● **Excerpt**

Kern Fabian, Fehlmann Tobias, Keller Andreas
Chair for Clinical Bioinformatics, Saarland University, Saarbrücken 66123, Germany.
Center for Bioinformatics, Saarland Informatics Campus, Saarbrücken 66123, Germany.
Nucleic Acids Res. 2020 Dec 16;48(22):12523-12533. doi: 10.1093/nar/gkaa1125.
Web services are used through all disciplines in life sciences and the online landscape is growing by hundreds of novel servers annually. However, availability varies, and maintenance practices are largely inconsistent. We screened the availability of 2396 web tools published during the past 10 years. All servers were accessed over 133 days and 318 668 index files were stored in a local database. The number of accessible tools almost linearly increases in time with highest availability for 2019 and 2020 (∼90%) and lowest for tools published in 2010 (∼50%). In a 133-day test frame, 31% of tools were always working, 48.4% occasionally and 20.6% never. Consecutive downtimes were typically below 5 days with a median of 1 day, and unevenly distributed over the weekdays. A rescue experiment on 47 tools that were published from 2019 onwards but never accessible showed that 51.1% of the tools could be restored in due time. We found a positive association between the number of citations and the probability of a web server being reachable. We then determined common challenges and formulated categorical recommendations for researchers planning to develop web-based resources. As implication of our study, we propose to develop a repository for automatic API testing and sustainability indexing.
网络服务在生命科学的各个学科中都有应用,并且每年都有数百个新的服务器在网络环境中涌现。然而,其可用性各不相同,维护方式也很大程度上不一致。我们筛选了过去10年中发布的2396个网络工具的可用性。所有服务器在133天内被访问,318668个索引文件存储在本地数据库中。可访问工具的数量几乎随时间呈线性增加,2019年和2020年的可用性最高(约90%),2010年发布的工具可用性最低(约50%)。在133天的测试期内,31%的工具始终可用,48.4%偶尔可用,20.6%从未可用。连续停机时间通常低于5天,中位数为1天,且在工作日分布不均。对2019年以后发布但从未可访问的47个工具进行的救援实验表明,51.1%的工具可以及时恢复。我们发现引用次数与网络服务器可访问的概率之间存在正相关。然后,我们确定了常见挑战,并为计划开发基于网络资源的研究人员制定了分类建议。作为我们研究的启示,我们建议开发一个用于自动API测试和可持续性索引的存储库。

● **Supplied entries**
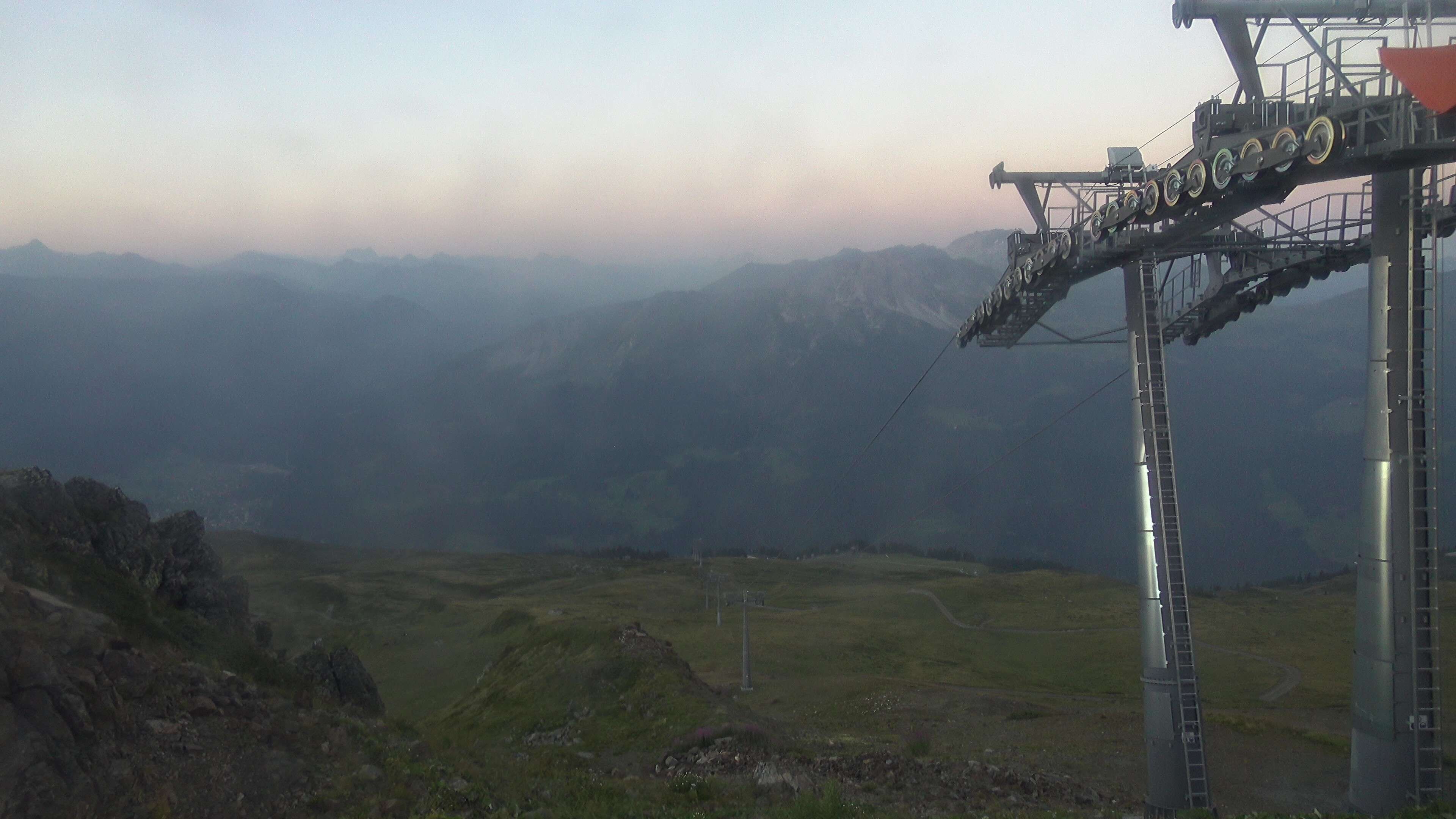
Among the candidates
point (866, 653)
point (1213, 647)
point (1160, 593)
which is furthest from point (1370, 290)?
point (1213, 647)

● **Exercise instructions**
Copy the part of the web server abstract that starts with "网络服务在生命科学的各个学科" and finishes with "测试和可持续性索引的存储库。", keeping every word unchanged. The entries have no connection to the abstract.

● **Task response**
网络服务在生命科学的各个学科中都有应用,并且每年都有数百个新的服务器在网络环境中涌现。然而,其可用性各不相同,维护方式也很大程度上不一致。我们筛选了过去10年中发布的2396个网络工具的可用性。所有服务器在133天内被访问,318668个索引文件存储在本地数据库中。可访问工具的数量几乎随时间呈线性增加,2019年和2020年的可用性最高(约90%),2010年发布的工具可用性最低(约50%)。在133天的测试期内,31%的工具始终可用,48.4%偶尔可用,20.6%从未可用。连续停机时间通常低于5天,中位数为1天,且在工作日分布不均。对2019年以后发布但从未可访问的47个工具进行的救援实验表明,51.1%的工具可以及时恢复。我们发现引用次数与网络服务器可访问的概率之间存在正相关。然后,我们确定了常见挑战,并为计划开发基于网络资源的研究人员制定了分类建议。作为我们研究的启示,我们建议开发一个用于自动API测试和可持续性索引的存储库。